• _DO THIS_
Find every line in the items below that contains the string "xmlns", and copy each of those lines in full.

• _ENTRIES PROVIDED_
##########

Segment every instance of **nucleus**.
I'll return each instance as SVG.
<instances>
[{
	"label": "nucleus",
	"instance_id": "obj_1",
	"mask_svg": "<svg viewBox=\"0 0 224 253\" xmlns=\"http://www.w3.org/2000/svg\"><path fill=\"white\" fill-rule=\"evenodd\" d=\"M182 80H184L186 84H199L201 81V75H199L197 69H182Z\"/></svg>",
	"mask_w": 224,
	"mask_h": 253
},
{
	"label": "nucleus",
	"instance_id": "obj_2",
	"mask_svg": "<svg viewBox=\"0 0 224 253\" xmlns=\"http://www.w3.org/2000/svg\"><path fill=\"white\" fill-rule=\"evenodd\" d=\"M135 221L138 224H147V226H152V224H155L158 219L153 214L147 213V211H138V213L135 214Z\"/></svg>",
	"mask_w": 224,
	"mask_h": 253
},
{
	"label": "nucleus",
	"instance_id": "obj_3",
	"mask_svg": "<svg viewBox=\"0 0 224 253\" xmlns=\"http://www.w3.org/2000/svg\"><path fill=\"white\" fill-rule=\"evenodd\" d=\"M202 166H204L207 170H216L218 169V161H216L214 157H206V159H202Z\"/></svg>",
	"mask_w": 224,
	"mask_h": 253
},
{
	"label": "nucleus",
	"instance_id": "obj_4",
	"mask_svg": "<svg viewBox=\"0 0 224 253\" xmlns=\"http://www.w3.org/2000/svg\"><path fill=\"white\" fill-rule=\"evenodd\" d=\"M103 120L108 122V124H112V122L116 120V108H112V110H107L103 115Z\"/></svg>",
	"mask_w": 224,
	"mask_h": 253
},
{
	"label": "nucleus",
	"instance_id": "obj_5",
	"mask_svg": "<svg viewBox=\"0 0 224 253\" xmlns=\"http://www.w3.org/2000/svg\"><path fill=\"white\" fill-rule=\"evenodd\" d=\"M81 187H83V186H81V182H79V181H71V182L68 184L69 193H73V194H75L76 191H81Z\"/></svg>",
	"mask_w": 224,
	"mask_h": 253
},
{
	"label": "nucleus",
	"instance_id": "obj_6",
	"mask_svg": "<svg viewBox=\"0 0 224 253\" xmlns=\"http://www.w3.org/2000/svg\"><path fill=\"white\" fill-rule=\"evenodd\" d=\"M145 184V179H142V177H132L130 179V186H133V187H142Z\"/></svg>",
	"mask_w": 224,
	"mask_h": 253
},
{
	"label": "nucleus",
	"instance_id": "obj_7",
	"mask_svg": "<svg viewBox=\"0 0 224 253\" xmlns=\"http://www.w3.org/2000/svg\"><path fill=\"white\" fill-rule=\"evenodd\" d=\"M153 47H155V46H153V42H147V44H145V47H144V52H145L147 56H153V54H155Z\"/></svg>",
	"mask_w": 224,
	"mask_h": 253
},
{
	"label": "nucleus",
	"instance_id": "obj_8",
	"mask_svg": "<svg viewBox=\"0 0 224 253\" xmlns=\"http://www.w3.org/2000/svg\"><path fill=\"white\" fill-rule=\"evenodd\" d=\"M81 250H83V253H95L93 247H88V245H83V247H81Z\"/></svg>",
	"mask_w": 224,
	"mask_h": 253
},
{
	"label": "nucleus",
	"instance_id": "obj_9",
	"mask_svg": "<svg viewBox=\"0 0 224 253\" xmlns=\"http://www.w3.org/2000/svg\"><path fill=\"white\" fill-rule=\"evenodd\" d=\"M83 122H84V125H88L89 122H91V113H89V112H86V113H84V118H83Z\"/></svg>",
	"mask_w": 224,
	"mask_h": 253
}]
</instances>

##########

• _SOLUTION FOR THIS TASK_
	"mask_svg": "<svg viewBox=\"0 0 224 253\" xmlns=\"http://www.w3.org/2000/svg\"><path fill=\"white\" fill-rule=\"evenodd\" d=\"M182 80H184L186 84H199L201 81V75H199L197 69H182Z\"/></svg>",
	"mask_svg": "<svg viewBox=\"0 0 224 253\" xmlns=\"http://www.w3.org/2000/svg\"><path fill=\"white\" fill-rule=\"evenodd\" d=\"M135 221L138 224H147V226H152V224H155L158 219L153 214L147 213V211H138V213L135 214Z\"/></svg>",
	"mask_svg": "<svg viewBox=\"0 0 224 253\" xmlns=\"http://www.w3.org/2000/svg\"><path fill=\"white\" fill-rule=\"evenodd\" d=\"M202 166H204L207 170H216L218 169V161H216L214 157H206V159H202Z\"/></svg>",
	"mask_svg": "<svg viewBox=\"0 0 224 253\" xmlns=\"http://www.w3.org/2000/svg\"><path fill=\"white\" fill-rule=\"evenodd\" d=\"M103 120L108 122V124H112V122L116 120V108H112V110H107L103 115Z\"/></svg>",
	"mask_svg": "<svg viewBox=\"0 0 224 253\" xmlns=\"http://www.w3.org/2000/svg\"><path fill=\"white\" fill-rule=\"evenodd\" d=\"M81 187H83V186H81V182H79V181H71V182L68 184L69 193H73V194H75L76 191H81Z\"/></svg>",
	"mask_svg": "<svg viewBox=\"0 0 224 253\" xmlns=\"http://www.w3.org/2000/svg\"><path fill=\"white\" fill-rule=\"evenodd\" d=\"M145 184V179H142V177H132L130 179V186H133V187H142Z\"/></svg>",
	"mask_svg": "<svg viewBox=\"0 0 224 253\" xmlns=\"http://www.w3.org/2000/svg\"><path fill=\"white\" fill-rule=\"evenodd\" d=\"M153 47H155V46H153V42H147V44H145V47H144V52H145L147 56H153V54H155Z\"/></svg>",
	"mask_svg": "<svg viewBox=\"0 0 224 253\" xmlns=\"http://www.w3.org/2000/svg\"><path fill=\"white\" fill-rule=\"evenodd\" d=\"M81 250H83V253H95L93 247H88V245H83V247H81Z\"/></svg>",
	"mask_svg": "<svg viewBox=\"0 0 224 253\" xmlns=\"http://www.w3.org/2000/svg\"><path fill=\"white\" fill-rule=\"evenodd\" d=\"M83 122H84V125H88L89 122H91V113H89V112H86V113H84V118H83Z\"/></svg>",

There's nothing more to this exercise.